### WRITTEN TASK 1
Rewrite the rows from the line containing "How far is the" through the end of the rows as a JSON list of strings, one string per line, with blank lines omitted.

───── EXCERPT

Inerrancy: summing up the debate
Views about the inerrancy of Scripture and the importance to the individual, the church, evangelism and defence of the faith
Since my article on Scripture last December, several others have joined the discussion. I was pleased that in the January issue, and then in more detail last month, Dr. Alister McGrath was kind enough to pursue the discussion.
He identified the 'crucial issue' as 'the extent to which evangelicalism has been affected by rationalism'. Certainly this matter must be faced and it is right that we all re-examine our own presuppositions. An approach that reduces Scripture to propositional form only is inadequate, as I previously argued, and probably reflects the influence of rationalism. Nevertheless, a careful reading of Warfield et al, shows that they did view Scripture in at least something of the more rounded way that Dr. Packer described (February).

──────────
───── SOURCE MATERIAL

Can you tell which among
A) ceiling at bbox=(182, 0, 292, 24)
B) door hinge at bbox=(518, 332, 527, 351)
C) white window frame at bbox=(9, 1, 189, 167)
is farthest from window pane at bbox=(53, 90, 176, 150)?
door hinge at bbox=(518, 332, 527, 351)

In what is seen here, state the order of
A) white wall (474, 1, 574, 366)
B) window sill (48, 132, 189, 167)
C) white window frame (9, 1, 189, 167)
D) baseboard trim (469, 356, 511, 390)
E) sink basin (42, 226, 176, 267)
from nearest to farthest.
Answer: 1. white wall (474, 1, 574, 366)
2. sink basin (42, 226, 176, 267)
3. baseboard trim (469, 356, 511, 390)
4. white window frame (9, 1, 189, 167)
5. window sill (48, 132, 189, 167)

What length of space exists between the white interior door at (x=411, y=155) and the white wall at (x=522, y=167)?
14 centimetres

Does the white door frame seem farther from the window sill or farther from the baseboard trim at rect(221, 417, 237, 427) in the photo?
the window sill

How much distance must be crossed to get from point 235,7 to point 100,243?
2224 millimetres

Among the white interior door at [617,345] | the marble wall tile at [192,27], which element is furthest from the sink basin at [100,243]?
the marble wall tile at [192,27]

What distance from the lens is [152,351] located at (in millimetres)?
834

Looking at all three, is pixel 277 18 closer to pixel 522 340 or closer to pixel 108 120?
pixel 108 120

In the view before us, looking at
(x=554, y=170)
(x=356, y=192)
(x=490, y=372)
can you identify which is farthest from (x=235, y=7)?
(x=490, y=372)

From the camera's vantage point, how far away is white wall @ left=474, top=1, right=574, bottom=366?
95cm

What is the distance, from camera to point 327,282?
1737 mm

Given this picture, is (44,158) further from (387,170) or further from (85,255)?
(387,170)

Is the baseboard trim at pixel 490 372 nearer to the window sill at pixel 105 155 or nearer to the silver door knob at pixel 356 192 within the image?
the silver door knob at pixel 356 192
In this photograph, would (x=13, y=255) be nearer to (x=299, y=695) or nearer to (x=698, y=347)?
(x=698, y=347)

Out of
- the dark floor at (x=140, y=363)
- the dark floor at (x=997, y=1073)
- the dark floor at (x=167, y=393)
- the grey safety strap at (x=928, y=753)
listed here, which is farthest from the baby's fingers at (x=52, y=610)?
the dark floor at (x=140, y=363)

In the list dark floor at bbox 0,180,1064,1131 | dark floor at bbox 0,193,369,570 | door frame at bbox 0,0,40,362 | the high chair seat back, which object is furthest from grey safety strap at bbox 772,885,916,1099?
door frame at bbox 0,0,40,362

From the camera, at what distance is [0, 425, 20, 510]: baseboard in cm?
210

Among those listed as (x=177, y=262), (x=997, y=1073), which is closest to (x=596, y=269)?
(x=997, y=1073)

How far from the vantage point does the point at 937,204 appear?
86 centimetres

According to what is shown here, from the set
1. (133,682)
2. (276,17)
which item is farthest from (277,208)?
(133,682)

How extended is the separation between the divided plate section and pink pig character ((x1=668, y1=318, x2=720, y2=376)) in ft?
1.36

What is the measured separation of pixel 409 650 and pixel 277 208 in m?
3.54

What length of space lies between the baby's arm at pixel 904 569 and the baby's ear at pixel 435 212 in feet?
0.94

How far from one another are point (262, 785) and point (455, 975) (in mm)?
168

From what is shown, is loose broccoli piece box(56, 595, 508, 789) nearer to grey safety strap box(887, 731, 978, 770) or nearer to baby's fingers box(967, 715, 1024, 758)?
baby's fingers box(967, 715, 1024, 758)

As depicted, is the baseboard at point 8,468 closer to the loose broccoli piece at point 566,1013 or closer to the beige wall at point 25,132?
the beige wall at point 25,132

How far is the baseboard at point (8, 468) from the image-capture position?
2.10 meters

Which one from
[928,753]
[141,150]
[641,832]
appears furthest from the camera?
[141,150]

──────────

### WRITTEN TASK 2
Summarize the excerpt on the inerrancy debate in two sentences.

### COMPLETE OUTPUT 1
[
  "How far is the baseboard at point (8, 468) from the image-capture position?",
  "2.10 meters",
  "Which one from",
  "[928,753]",
  "[141,150]",
  "[641,832]",
  "appears furthest from the camera?",
  "[141,150]"
]

### COMPLETE OUTPUT 2
Since the author's December article on Scripture, others have joined the discussion, including Dr. Alister McGrath, who named the crucial issue as the extent to which evangelicalism has been affected by rationalism. The author agrees that this must be faced and that reducing Scripture to propositional form alone is inadequate, but holds that Warfield and others viewed Scripture in something of the more rounded way Dr. Packer described.